In 1962 it was decided to arrange an exhibition presenting the means
of sound recording and playback in its historical evolution. In
this regard, there was deployed a programme of identification and
purchase of the mechanic music devices in the country, using all
possible investigation means, activity which resulted in a consistent
collection. Most of the heritage items were purchased and only few
of them donated. The donations mainly consisted in recording supports:
cardboard, metal or ebonite disks, wax reels for the phonographs,
perforated tapes and cards for the mechanical pianos and pianolas.
Thus, the permanent
exhibition "Sound Recording and Playback" was inaugurated
in 1966, in its first form, while in 1972 it was rearranged in a
presentation still in use nowadays.
The permanent exhibition
"Sound Recording and Playback" describes the history of
mechanical music, with all its panorama of devices of automatic
music, rustic or cult, simple or complex. Music automata displayed
in the exhibition are grouped according to the recording support,
which contains the programmed melody: pin reel, disk, perforated
card or tape. The recording support determines the functioning of
acoustic elements, such as bells, vibrating blades and strings,
acoustic pipes, etc.
The prehistory of
mechanical music starts in Antiquity, with the water organ named
hydraulis, invented around 200 B.C. by Ctesibios of Alexandria,
device which used the water weight to regulate the air pressure
penetrating through the organ tubes.
The eolian harp,
also known by the old Greeks, can be considered as the first automatic
instrument. Intitled Aeolus, from the name of the Greek god of the
wind, it was musch disseminated throughout 10th century England.

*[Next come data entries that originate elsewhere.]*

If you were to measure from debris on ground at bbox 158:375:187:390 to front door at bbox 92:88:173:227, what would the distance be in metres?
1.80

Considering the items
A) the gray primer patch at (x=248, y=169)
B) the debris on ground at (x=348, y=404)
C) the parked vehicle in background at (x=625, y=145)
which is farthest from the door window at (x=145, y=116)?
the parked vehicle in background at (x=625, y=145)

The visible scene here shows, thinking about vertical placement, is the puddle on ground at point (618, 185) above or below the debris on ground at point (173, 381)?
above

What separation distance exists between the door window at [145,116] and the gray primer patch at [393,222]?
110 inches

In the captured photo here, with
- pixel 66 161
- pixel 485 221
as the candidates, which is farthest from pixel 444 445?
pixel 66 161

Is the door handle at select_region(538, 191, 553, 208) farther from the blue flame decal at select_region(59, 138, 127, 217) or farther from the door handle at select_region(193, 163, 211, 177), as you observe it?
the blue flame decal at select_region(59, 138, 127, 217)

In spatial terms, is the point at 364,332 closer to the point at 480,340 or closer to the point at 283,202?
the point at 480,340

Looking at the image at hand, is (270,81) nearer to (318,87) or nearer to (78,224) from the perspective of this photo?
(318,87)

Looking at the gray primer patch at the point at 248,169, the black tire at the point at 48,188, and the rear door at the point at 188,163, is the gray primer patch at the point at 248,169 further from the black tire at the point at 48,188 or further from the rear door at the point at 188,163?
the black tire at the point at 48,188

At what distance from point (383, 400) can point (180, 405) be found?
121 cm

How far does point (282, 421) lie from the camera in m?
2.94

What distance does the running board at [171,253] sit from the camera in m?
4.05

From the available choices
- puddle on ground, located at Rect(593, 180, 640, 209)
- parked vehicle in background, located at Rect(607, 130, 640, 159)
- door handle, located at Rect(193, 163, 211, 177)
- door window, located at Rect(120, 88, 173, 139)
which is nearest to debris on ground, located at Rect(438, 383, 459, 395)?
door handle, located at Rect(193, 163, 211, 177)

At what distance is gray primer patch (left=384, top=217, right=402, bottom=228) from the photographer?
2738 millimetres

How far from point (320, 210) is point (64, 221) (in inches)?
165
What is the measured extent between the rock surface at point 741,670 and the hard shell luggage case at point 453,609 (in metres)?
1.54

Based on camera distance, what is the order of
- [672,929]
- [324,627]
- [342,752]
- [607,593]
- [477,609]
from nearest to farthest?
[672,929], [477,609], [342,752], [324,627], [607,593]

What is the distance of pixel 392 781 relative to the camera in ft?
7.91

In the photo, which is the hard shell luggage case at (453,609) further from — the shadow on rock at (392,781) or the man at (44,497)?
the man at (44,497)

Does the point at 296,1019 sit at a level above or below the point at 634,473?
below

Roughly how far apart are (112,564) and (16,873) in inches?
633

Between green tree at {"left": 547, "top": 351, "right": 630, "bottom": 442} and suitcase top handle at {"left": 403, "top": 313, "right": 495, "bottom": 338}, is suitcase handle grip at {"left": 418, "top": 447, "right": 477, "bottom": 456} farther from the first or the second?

It was a wooden case equipped with a series of strings vibrating
as the air stream was flowing.
Another instrument
related to the prehistory of mechanical music was the viella, a
semiautomatic violin appeared in the 10th century France and which
enjoyed a large representation throughout Europe. It was also acknowledged
in Transylvania under the local name of lauta, and also in Moldavia,
yet here as lerla. The museum collection includes one lerla discovered
in Moldova - Sulita, the county of Suceava.